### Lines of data
******
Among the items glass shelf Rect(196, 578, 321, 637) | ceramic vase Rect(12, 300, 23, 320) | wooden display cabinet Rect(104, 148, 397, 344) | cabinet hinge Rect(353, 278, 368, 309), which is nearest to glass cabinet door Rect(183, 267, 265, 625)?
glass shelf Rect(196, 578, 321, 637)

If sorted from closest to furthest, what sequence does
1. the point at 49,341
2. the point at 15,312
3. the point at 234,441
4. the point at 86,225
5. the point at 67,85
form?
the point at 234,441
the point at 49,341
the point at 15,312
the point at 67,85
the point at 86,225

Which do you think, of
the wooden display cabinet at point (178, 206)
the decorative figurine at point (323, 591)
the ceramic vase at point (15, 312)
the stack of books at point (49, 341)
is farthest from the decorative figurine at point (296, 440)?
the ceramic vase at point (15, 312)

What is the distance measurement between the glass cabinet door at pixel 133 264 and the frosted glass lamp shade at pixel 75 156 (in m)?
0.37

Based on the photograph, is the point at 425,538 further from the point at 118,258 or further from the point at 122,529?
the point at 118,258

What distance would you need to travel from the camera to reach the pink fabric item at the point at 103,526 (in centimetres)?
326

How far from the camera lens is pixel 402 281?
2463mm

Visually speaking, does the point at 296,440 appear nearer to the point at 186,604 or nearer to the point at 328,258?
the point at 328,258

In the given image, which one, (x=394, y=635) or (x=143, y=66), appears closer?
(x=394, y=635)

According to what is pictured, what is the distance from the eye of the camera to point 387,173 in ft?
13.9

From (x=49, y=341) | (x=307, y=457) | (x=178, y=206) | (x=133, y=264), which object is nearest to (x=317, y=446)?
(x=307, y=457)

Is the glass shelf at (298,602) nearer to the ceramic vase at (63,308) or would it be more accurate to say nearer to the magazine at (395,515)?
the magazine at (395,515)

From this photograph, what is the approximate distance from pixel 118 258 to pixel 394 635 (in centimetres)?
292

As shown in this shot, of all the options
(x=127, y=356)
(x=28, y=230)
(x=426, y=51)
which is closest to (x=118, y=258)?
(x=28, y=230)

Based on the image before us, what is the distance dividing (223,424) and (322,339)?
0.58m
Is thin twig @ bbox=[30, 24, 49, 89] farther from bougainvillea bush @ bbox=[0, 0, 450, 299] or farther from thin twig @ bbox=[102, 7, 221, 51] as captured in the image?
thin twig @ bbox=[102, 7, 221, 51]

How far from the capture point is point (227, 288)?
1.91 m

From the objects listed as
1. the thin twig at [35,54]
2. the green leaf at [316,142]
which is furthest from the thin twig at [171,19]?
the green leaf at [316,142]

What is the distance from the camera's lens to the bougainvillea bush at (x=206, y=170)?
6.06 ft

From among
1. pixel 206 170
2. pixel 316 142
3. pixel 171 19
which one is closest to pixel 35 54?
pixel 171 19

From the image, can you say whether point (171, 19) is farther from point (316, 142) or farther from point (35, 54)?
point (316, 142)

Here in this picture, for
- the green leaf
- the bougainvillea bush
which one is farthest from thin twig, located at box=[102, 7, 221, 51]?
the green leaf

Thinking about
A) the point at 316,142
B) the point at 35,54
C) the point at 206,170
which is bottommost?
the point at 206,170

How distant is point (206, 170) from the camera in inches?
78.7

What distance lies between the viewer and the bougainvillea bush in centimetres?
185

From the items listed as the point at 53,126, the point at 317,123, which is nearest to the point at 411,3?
******
Rewrite the lines above, swapping "bougainvillea bush" for "flowering shrub" wherever it occurs and keeping everything else the same.

Among the items glass shelf Rect(196, 578, 321, 637) | ceramic vase Rect(12, 300, 23, 320) | wooden display cabinet Rect(104, 148, 397, 344) | cabinet hinge Rect(353, 278, 368, 309), which is nearest to glass cabinet door Rect(183, 267, 265, 625)?
glass shelf Rect(196, 578, 321, 637)

If sorted from closest to furthest, what sequence does
1. the point at 49,341
2. the point at 15,312
3. the point at 234,441
4. the point at 86,225
5. the point at 67,85
form?
the point at 234,441
the point at 49,341
the point at 15,312
the point at 67,85
the point at 86,225

Which do you think, of
the wooden display cabinet at point (178, 206)
the decorative figurine at point (323, 591)
the ceramic vase at point (15, 312)
the stack of books at point (49, 341)
is farthest from the decorative figurine at point (296, 440)?
the ceramic vase at point (15, 312)

What is the distance measurement between the glass cabinet door at pixel 133 264 and the frosted glass lamp shade at pixel 75 156 (in m)?
0.37

Based on the photograph, is the point at 425,538 further from the point at 118,258 or further from the point at 122,529?
the point at 118,258

What distance would you need to travel from the camera to reach the pink fabric item at the point at 103,526 (in centimetres)?
326

How far from the camera lens is pixel 402 281?
2463mm

Visually speaking, does the point at 296,440 appear nearer to the point at 186,604 or nearer to the point at 328,258?
the point at 328,258

In the given image, which one, (x=394, y=635) or (x=143, y=66), appears closer?
(x=394, y=635)

According to what is pictured, what is the distance from the eye of the camera to point 387,173 in ft?
13.9

From (x=49, y=341) | (x=307, y=457) | (x=178, y=206) | (x=133, y=264), which object is nearest to (x=317, y=446)?
(x=307, y=457)

Is the glass shelf at (298,602) nearer to the ceramic vase at (63,308) or would it be more accurate to say nearer to the magazine at (395,515)?
the magazine at (395,515)

From this photograph, what is the approximate distance from pixel 118 258 to pixel 394 635 (in centimetres)?
292

As shown in this shot, of all the options
(x=127, y=356)
(x=28, y=230)
(x=426, y=51)
which is closest to (x=118, y=258)?
(x=28, y=230)

Based on the image before us, what is the distance dividing (223,424) and (322,339)?
0.58m
Is thin twig @ bbox=[30, 24, 49, 89] farther from flowering shrub @ bbox=[0, 0, 450, 299] or farther from thin twig @ bbox=[102, 7, 221, 51] as captured in the image?
thin twig @ bbox=[102, 7, 221, 51]

How far from the capture point is point (227, 288)?
1.91 m

From the objects listed as
1. the thin twig at [35,54]
2. the green leaf at [316,142]
which is furthest from the thin twig at [171,19]?
the green leaf at [316,142]

What is the distance from the camera's lens to the flowering shrub at (x=206, y=170)?
6.06 ft

From among
1. pixel 206 170
2. pixel 316 142
3. pixel 171 19
which one is closest to pixel 35 54?
pixel 171 19

From the image, can you say whether point (171, 19) is farther from point (316, 142) or farther from point (35, 54)?
point (316, 142)

Here in this picture, for
- the green leaf
- the flowering shrub
which one is farthest from thin twig, located at box=[102, 7, 221, 51]?
the green leaf

Thinking about
A) the point at 316,142
B) the point at 35,54
C) the point at 206,170
which is bottommost?
the point at 206,170

How distant is point (206, 170) from the camera in inches?
78.7

What distance lies between the viewer and the flowering shrub in centimetres?
185

From the items listed as the point at 53,126, the point at 317,123, which is nearest to the point at 411,3?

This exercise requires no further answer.